指示 a:
一覧で「this」という文字列を含む行を数えると、何行になりますか?数字だけで答えてください。
━━ 表示テキスト
見出し画像

7インチ盤専門店雑記446「音楽好きのかたち」

いろいろなタイプの音楽好きがいらっしゃるもので、最近認識を新たにしております。「自分自身のことを棚に上げて、そういうことを言うか」と言われそうですが、自分自身も間違いなく音楽好きの一種であることは分かります。しかもアナログレコードが好きという、比較的分かり易い音楽好きです。ただ音楽を聴くために店をつくり、飲食を提供しながら様々な情報発信をしている現状の活動形態は普通ではないかもという程度にも理解しております。

先般、某ラジオ番組に出演しているレコード店経営者の方が「音楽は聴くもの、レコードは集めるもの」と言い切っておりまして、面白いなぁと思う反面、そういう目で見られているのかな?という疑問も少々湧きました。「自分とは音楽好きのかたちが違うんだろうな」といったことを考えるきっかけにもなりました。

ここのところ、ラジオ界のレジェンドにお会いしたり、オーディオメーカーの方とお話ししたり、noteで繋がっている純粋な音楽好きさんとお会いしたりして、「音楽好きにはいろいろなかたちがある」ということに納得しております。…だって「生き方」と言えるレベルでの音楽好きさんたちですからね。

自分は、サブスクだの配信だのといった世の中でもアナログレコードに拘っているので、やはり物欲の延長線上の性向がそうさせていると思います。生き方ではなく性格レベルなわけで、生き方をリアルに示していらっしゃる皆さんは凄いなと思うわけです。

ただし、自分はレコ屋もやっておりますから、正直さほど好きでもないレコードも(売れそうかなと思って)買うわけです。先般の50s-60sイベントで使ったレコードなどは、自分が生まれる前のものも多く、愛着も薄いわけですが、経過した時間から考えて頗る状態がいいと思われるものを買い集めておいたわけです。結果的に何十年もかけてやっているわけで、…この辺りの行動は、自分でも好き者だなとは思います。

先述の通り、まあ、いろいろなタイプの音楽好きさんがいらっしゃるわけです。不特定多数のリスナーに「コレいいぞ」とおススメすることに膨大なエネルギーを注入している方だったり、少しでもいい音が聴きたいという欲求に突き動かされ、それが仕事にもなっていたり、まあフツー以上の知識を身につけていらっしゃる方も多くいらっしゃいます。
━━━━
━━ 提供一覧
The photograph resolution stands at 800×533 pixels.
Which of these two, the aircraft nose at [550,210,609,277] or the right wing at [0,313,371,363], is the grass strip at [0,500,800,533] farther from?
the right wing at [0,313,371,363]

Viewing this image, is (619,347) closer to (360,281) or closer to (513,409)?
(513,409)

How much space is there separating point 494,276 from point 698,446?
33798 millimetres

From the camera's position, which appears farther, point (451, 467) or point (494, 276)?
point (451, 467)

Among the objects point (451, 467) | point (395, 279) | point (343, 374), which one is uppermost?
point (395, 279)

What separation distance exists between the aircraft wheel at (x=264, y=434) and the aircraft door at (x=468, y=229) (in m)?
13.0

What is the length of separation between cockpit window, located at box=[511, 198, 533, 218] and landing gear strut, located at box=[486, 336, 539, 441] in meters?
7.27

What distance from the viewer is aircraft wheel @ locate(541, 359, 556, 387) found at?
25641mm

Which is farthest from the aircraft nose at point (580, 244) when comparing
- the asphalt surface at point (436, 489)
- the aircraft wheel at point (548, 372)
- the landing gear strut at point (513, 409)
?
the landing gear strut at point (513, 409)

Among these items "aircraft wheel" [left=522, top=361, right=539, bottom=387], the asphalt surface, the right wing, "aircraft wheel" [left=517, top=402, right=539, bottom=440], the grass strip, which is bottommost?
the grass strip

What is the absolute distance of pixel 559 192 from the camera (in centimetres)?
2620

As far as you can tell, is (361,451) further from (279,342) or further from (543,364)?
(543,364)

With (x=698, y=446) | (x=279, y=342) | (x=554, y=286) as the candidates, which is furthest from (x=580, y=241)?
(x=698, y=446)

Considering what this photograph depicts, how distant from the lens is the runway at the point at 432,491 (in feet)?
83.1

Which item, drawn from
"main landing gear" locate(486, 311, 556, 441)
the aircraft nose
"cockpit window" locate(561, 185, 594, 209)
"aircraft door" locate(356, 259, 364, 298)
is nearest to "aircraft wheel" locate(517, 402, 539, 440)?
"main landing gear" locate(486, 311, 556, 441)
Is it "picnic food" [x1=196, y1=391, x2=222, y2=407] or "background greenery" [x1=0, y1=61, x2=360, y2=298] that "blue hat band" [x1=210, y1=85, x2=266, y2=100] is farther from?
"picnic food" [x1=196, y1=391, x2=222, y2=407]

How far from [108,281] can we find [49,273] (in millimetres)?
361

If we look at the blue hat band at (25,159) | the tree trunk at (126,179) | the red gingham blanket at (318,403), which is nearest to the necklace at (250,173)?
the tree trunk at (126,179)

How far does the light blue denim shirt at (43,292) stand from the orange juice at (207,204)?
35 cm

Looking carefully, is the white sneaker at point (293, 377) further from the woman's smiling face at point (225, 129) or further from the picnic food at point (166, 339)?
━━━━
指示 b:
表示テキストによると、某ラジオ番組に出演しているレコード店経営者は何と言い切りましたか?

想定解答 a:
2

想定解答 b:
「音楽は聴くもの、レコードは集めるもの」